Mrs. EMS Artifact and I took a longish road trip starting the first week of March. We were headed for north South Carolina to spend some time with the grand kids while their parents took a vacation break.
I have enough airline points to fly around the world, or at least part way. My most used credit card is tied to a major airline so I get points whenever I use it. Since the last time either of us boarded a plane was in late 2019, there are a lot of points sitting around waiting to be used.
Given the additional PITA that flying now is, we opted to drive. I planned out a two day drive with an overnight stay in northern Virginia along Interstate 81.
Driving at this time of year can be dicey as the weather is still unsettled. It’s March, but early March can have some wild weather as anyone living north of about Florida can attest.
Fortunately, weather was a non factor for the most part.

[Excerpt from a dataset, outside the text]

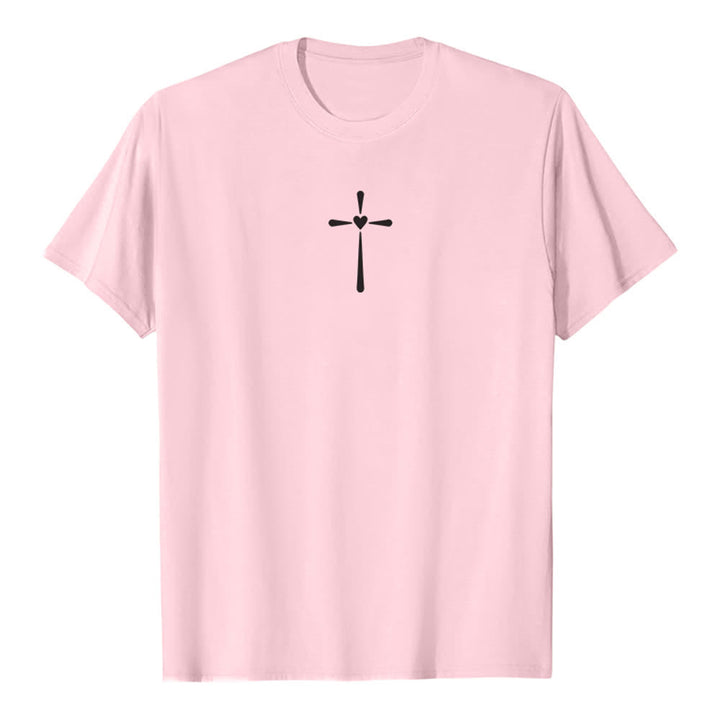 Christianartworkshop Jesus Is For Everybody Premium T-Shirt - image 5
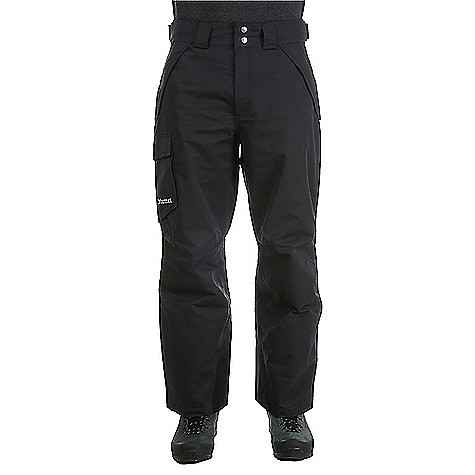 marmot motion pant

We started out and followed a route that was mostly interstate highways. We got on I-84 along the MA/CT border and headed west. Gas prices were higher than a few weeks before, but not horrible. Well, not yet.
If you’re taking a route through CT, NY, or PA try to fuel up before hand. Ironically, NJ has pretty good prices, even though you’re not allowed to pump your own gas. Well, on paper because we stopped on Matamoras, NJ and I forgot that quirk of NJ law. I pumped my own gas in New Jersey! I’m a criminal. Well, not really as the attendant must be used to that because he gave me a thumbs up and walked away.

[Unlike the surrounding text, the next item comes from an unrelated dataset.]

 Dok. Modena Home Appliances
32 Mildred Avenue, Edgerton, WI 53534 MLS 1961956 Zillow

We took I-84 across New York to Pennsylvania. The New York State Police are very active with traffic enforcement. Waze is pretty good about safety alerts, but the troopers like to sit on the median waiting for a scoundrel to come along.
Crossing into PA, we found the PA State Police to be using pretty much the same tactics, but there are fewer of them. We didn’t notice any local agencies in either state doing traffic enforcement.
PA is cold in early March. We had some light snow.
Restaurants are open, but many will only do delivery or take out. People were walking around on the streets wearing masks even though they were alone. The Mrs. and I have eschewed wearing masks unless there is no other choice, so we notice what people are doing.
We continued on south towards Virginia and noticed that the further south we went, the more tractor trailers we noticed. At one point the Mrs. counted 25 trucks traveling in the opposite direction during a one minute period.
EVERYTHING travels by truck at some point. Diesel prices are up almost a dollar a gallon since the first of January. That’s going to effect us all at some point since everything we buy, including gas, travels by diesel truck at some point.
Be sure to thank President Biden for that and the increased price of gas for you car or truck. Prices on everything are going to rise.
Crossing into VA I set the cruise control to exactly 5MPH over the speed limit. They’ll give you that, but if you go faster you run substantial risk of meeting a VA State Trooper. Or a Sheriff’s Deputy since local agencies do traffic enforcement as well.
I think it’s 10MPH over the speed limit where they can arrest you and require you to go before a magistrate. Or so I’ve been told, but fortunately have never had the experience.
We also found that restaurants are, uh, different in VA. Some are open, but with limited seating, some only do take out or delivery. The websites aren’t all accurate, so we found out (the hard way) that a phone call is prudent before pulling up to the door.
We found an open Waffle House for breakfast. A typical WH has 2-3 cooks, 4-5 waitresses, and at least one person busing tables. These are not normal times. The one we found was empty at 08:30 except for two employees. They were taking orders, cooking, serving, running the cash register, and busing tables. Two people.
Which was okay because one other couple came in while we were dining. Mrs. EMS Artifact asked if this was normal and our waitress said that’s how it’s been for a year.
I suggested that their governor was a moron, and despite the fact that she probably wasn’t supposed to, she laughed. We felt bad and were more generous than usual with the tip.
We passed through VA into North Carolina without incident. Traffic enforcement wasn’t as vigorous there as it was in VA, so I just went with the flow of traffic. Based on a previous experience last summer, we opted not to stop in NC and drove on through to our destination.
South Carolina has far fewer restrictions than any other state we went through. Masks are only required in larger stores, restaurants operate pretty much as normal, most people don’t seem to care if you wear a mask or not.
Oddly enough, people were not keeling over in the streets from the virus. Covidiocy was really at a minimum.
After a week visiting, it was time to head back. The return trip was much the same, only with much more expensive gas prices. They had gone up about $0.50 per gallon over the week we were there. South Carolina still had the cheapest prices, but they weren’t cheap.
Thanks, President Biden.
On the return trip, we noticed even more big trucks on the road. There were very few tractors without trailers, “deadheading” as it’s known in the trade. Oh, all of the big companies had signs on their trucks looking for drivers. Which either means that they are very busy or people are leaving faster than they can replace them. One is good, one isn’t.
We’re planning another trip and unless things change dramatically in terms of what you have to do to fly, we’re likely going to do this drive again.
Here’s a hint if you ever plan to travel with firearms. AVOID the New York City area and all of New Jersey. Swing inland a bit and drive worry free as normal states don’t care if you are transiting with legally owned firearms.